Key Experimental Results

Main Results: Maze2D Single-Task Planning

Environment IQL RGG TAT Diffuser Diffuser\(^\mathcal{P}\)
U-Maze 47.4 108.8 114.5 113.9 126.0±0.26
Medium 34.9 131.8 130.7 121.5 131.0±0.46
Large 58.6 135.4 133.4 123.0 151.9±2.66
Average 47.0 125.3 126.2 119.5 136.3

Ablation Study: Infeasible Trajectory Ratio (Artifact Ratio)
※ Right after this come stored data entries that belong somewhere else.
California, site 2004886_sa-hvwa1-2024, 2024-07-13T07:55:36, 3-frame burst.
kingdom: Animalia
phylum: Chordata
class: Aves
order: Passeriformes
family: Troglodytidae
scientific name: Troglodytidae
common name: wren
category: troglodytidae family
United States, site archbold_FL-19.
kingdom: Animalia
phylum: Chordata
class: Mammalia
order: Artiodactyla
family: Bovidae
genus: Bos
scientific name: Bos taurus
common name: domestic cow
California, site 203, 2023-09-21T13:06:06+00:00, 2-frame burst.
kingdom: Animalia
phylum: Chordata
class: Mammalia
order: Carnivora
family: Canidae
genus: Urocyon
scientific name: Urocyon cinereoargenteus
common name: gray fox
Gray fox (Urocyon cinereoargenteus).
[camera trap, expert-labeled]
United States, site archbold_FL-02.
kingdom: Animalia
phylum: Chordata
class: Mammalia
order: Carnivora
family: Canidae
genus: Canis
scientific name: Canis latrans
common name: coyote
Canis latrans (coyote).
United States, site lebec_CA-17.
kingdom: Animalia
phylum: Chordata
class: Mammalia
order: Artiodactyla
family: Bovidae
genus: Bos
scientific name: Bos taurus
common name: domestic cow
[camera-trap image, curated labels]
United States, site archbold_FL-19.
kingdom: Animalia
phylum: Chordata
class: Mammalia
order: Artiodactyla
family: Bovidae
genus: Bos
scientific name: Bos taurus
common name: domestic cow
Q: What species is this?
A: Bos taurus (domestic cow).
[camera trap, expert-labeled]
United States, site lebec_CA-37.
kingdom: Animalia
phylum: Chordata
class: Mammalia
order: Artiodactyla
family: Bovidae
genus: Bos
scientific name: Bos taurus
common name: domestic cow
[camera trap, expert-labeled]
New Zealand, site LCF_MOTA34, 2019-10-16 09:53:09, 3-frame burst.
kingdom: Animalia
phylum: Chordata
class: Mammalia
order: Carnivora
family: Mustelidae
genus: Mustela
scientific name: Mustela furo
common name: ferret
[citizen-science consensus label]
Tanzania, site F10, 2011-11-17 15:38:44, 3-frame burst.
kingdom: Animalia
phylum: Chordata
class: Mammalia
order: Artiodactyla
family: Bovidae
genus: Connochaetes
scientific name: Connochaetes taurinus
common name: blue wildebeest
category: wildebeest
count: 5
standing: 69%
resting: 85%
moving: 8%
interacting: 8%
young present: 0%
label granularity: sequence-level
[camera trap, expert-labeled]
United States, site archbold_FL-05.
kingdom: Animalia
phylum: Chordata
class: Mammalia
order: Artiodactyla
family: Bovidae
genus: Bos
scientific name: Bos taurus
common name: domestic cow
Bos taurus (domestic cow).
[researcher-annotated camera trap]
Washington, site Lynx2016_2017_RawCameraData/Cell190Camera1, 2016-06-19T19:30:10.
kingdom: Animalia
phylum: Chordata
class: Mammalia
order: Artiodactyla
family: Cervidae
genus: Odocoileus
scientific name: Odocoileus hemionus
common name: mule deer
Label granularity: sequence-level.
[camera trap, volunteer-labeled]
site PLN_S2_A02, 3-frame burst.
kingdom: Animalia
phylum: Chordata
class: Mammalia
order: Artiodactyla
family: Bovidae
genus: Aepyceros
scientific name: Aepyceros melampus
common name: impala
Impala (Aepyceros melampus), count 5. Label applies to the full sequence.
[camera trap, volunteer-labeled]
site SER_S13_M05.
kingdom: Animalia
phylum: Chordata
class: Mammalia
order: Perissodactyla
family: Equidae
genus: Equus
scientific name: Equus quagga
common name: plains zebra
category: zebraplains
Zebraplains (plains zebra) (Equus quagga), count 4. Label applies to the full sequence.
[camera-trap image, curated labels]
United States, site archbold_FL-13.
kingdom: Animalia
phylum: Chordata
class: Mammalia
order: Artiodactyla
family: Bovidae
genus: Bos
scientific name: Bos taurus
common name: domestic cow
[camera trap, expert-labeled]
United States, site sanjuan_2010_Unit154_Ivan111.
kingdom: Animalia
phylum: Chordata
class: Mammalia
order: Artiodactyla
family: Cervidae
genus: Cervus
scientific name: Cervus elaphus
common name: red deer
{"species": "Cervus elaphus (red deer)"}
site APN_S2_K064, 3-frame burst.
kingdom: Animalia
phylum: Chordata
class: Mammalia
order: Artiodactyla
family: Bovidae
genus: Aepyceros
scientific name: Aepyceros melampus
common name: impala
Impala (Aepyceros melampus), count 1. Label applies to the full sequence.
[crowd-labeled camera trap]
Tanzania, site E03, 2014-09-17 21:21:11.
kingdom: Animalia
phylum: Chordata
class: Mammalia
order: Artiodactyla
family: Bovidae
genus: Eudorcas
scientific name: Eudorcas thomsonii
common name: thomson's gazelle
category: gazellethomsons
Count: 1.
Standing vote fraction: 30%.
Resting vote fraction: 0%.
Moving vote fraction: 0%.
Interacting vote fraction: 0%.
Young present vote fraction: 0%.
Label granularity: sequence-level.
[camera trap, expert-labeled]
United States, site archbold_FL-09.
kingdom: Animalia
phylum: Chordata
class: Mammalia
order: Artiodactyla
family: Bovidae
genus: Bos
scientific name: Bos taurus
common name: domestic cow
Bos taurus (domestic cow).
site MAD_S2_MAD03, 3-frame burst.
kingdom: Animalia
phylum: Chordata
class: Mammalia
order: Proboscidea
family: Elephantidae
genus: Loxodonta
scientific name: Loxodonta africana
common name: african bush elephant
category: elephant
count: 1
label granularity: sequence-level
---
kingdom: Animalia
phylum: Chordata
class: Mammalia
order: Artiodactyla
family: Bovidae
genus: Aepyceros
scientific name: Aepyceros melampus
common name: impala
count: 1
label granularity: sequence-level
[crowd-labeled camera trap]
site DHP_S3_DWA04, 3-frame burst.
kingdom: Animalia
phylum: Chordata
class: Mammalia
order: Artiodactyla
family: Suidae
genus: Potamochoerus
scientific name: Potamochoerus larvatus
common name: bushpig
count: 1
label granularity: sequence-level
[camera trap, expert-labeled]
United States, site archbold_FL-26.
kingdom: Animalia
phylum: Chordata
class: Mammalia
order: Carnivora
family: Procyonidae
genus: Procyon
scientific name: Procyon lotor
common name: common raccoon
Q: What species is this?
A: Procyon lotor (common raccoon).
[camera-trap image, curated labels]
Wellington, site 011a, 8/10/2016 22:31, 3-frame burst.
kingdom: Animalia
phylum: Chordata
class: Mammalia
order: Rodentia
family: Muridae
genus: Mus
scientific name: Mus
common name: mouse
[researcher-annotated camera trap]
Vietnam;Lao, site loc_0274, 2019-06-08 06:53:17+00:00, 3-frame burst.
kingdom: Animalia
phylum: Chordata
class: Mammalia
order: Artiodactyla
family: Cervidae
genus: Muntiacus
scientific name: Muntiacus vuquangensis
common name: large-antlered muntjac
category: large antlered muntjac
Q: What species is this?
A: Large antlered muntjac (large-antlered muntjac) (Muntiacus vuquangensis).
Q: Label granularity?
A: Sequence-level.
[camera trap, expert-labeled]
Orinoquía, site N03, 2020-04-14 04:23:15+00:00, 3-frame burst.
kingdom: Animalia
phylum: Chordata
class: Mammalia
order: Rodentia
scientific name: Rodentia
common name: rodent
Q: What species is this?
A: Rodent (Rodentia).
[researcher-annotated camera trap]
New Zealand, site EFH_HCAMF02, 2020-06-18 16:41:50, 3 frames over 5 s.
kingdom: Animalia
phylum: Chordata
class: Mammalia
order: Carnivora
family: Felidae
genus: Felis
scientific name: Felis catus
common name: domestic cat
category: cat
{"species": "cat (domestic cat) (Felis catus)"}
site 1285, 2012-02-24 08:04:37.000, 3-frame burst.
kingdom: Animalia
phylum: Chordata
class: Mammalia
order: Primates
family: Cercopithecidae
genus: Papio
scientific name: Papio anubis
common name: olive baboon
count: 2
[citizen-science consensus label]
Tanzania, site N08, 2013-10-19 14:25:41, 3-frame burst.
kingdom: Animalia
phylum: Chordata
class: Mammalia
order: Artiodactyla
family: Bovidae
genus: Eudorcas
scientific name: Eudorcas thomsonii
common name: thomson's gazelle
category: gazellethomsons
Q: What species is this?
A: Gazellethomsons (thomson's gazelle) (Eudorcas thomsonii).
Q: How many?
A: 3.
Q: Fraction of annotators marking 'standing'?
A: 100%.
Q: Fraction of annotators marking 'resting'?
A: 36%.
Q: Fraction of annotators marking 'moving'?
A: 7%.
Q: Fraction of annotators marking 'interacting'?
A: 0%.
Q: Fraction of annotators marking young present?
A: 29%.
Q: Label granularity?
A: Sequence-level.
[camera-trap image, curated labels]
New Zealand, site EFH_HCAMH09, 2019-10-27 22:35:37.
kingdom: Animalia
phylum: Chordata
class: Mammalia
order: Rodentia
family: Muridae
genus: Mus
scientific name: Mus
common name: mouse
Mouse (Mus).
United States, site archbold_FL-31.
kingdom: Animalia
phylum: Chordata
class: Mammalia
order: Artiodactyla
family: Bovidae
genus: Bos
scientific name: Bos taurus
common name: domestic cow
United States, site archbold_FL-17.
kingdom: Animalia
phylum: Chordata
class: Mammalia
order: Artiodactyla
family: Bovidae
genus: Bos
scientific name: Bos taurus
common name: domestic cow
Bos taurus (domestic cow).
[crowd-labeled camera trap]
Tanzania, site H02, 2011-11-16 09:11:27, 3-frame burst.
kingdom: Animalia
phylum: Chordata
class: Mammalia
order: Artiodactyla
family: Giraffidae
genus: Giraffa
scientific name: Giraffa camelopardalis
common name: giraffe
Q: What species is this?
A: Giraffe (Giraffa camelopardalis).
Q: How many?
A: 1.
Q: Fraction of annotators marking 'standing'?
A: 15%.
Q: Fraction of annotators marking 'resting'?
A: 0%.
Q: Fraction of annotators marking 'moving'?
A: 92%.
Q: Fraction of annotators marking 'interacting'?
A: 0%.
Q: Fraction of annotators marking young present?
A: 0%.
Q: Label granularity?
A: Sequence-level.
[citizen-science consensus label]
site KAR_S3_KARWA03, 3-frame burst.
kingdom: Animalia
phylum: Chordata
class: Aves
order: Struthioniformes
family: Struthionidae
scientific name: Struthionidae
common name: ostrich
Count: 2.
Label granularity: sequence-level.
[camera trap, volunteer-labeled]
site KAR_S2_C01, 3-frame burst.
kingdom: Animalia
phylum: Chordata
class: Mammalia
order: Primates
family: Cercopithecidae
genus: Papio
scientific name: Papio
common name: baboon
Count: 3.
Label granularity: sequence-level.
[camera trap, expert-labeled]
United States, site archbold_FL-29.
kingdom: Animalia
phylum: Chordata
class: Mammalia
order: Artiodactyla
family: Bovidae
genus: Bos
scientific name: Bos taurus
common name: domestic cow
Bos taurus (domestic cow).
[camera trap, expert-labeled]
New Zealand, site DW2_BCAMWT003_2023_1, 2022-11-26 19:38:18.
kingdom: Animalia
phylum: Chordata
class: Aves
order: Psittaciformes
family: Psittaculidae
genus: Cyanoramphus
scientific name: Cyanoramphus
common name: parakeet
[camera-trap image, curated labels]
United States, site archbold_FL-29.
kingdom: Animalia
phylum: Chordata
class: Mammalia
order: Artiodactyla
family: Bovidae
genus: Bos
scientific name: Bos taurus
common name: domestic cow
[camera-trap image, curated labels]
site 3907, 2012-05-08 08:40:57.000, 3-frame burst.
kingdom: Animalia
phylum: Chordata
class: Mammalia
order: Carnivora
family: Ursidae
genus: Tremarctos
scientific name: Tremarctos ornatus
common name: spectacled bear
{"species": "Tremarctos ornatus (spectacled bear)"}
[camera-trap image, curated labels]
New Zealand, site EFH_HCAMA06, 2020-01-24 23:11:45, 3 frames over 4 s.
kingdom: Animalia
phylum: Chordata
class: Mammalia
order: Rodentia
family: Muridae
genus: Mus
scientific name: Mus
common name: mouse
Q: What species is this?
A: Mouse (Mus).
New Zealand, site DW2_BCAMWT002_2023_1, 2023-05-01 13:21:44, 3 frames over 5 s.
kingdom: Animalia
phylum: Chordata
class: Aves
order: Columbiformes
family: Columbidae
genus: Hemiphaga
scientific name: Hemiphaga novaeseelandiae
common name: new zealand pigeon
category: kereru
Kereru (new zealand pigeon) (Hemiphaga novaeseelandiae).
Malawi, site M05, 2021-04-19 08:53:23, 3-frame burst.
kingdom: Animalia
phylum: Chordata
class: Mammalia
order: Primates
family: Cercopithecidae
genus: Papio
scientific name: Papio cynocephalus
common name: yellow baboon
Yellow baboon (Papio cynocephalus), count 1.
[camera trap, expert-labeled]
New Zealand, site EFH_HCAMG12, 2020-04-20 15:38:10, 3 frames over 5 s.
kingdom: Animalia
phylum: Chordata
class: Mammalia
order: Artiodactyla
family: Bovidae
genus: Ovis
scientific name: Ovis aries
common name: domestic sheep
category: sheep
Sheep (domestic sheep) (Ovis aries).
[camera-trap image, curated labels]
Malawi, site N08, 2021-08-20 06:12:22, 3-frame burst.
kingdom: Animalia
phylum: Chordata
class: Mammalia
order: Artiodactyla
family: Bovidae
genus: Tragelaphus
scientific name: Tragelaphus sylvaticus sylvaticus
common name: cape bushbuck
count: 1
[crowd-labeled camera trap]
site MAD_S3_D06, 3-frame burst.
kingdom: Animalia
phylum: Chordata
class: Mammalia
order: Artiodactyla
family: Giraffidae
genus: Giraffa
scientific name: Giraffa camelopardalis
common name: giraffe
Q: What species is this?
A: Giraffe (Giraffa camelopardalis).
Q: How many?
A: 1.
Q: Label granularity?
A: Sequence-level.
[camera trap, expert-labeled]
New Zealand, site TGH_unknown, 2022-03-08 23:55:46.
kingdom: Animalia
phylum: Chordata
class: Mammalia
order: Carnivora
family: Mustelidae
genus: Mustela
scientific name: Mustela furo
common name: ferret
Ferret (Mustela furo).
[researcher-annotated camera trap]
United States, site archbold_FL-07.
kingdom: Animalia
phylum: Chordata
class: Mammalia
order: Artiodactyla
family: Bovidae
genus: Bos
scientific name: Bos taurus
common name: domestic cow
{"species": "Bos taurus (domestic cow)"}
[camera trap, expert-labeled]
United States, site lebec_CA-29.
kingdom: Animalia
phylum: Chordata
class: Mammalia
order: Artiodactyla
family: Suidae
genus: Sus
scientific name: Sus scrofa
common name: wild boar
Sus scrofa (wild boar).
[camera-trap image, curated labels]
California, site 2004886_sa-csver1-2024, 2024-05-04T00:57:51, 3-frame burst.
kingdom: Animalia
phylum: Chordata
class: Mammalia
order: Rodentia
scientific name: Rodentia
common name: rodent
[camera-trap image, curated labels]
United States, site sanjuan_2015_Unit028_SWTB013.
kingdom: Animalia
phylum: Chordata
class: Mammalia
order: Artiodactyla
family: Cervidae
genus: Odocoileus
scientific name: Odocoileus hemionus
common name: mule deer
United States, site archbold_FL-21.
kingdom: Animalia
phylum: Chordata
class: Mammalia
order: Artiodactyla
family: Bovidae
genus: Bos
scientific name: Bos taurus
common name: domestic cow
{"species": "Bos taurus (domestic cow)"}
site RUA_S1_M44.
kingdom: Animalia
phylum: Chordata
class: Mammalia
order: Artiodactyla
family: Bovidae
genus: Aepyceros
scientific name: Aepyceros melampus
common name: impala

Sample Size Diffuser RGG Diffuser\(^\mathcal{P}\)
100 (Medium) ~15% ~8% <1%
100 (Large) ~30% ~18% <3%
500 (Large) ~50% ~35% <5%

Key Findings

  • The improvement is most significant in Maze2D-Large (123.0 -> 151.9, +23.5%)—the more complex the environment, the more severe the manifold drift, and the larger the gain from LoMAP.
  • The ratio of infeasible trajectories decreases from ~30% in Diffuser to <3% in the Large environment, verifying the effectiveness of manifold projection.
  • While RGG reduces artifacts, it simultaneously decreases trajectory diversity (clustering into a few paths, as shown in Fig. 3); LoMAP maintains both high reliability and diversity.
  • In multi-task (random goals) setups, IQL performance drops sharply (58.6 -> 24.8), whereas the diffusion planner + LoMAP maintains stability.
  • The number of neighbors \(k=5{-}10\) and the PCA variance retention ratio \(\lambda=0.99\) demonstrate robust performance across most scenarios.
  • Combination with the HD hierarchical planner can further boost performance on AntMaze.

Highlights & Insights

  • The proof of the \(O(\sqrt{d})\) lower bound for guidance error is a key theoretical contribution. It demonstrates that the deviation of guidance is not due to poor model performance, but rather an inherent bias of the MSE objective in high dimensions (due to Jensen's inequality) which makes drift inevitable and increasingly severe as dimensionality grows.
  • The "denoising -> retrieval -> forward diffusion -> PCA -> projection" workflow is simple and elegant. It incurs minimal computational overhead (since PCA is performed on a low-dimensional set of \(k\) samples) and is entirely training-free, making it a true plug-and-play module.
  • Guaranteeing that trajectories do not pass through walls or exceed boundaries in safety-critical scenarios (e.g., robotic planning) holds substantial practical value—a reduction in failure rate from >30% to <3% marks a quantitative leap.

Limitations & Future Work

  • Retrieving \(k\) nearest neighbors and performing PCA at each step increases inference latency (though the overhead is relatively small compared to the multi-step denoising of Diffuser itself).
  • The linear subspace assumption of PCA may be inadequate in highly non-linear regions of the manifold; kernel PCA or autoencoders could be considered.
  • Effective subspaces cannot be constructed for regions outside the coverage of offline data—LoMAP does not assist in generalizing to unseen environments.
  • The number of nearest neighbors \(k\) and the PCA dimension \(r\) require tuning.
  • Integration with online RL or model-based methods has not yet been explored.
  • vs RGG (Lee et al., 2023b): RGG applies sample refinement using OOD detection metrics but relies on heavily tuned guidance steps and sacrifices diversity; LoMAP directly performs geometric corrections.
  • vs TAT (Feng et al., 2024): TAT also employs trajectory refinement strategies, but LoMAP's operation is more direct (projection vs. resampling).
  • vs MPGD (Chung et al., 2022): A similar manifold projection concept in the image domain. LoMAP adapts this to trajectory planning and constructs subspaces based on forward-diffused neighbors.

Rating

  • Novelty: ⭐⭐⭐⭐ The theoretical lower bound of guidance error and the local low-rank projection idea are novel.
  • Experimental Thoroughness: ⭐⭐⭐⭐ Multi-environment evaluation (Maze2D/Multi2D/AntMaze) + artifact analysis + visualization.
  • Writing Quality: ⭐⭐⭐⭐⭐ Tight logical flow from theoretical motivation to method design and experimental verification.
  • Value: ⭐⭐⭐⭐⭐ Training-free and plug-and-play, holding direct practical value for the reliability of diffusion planning.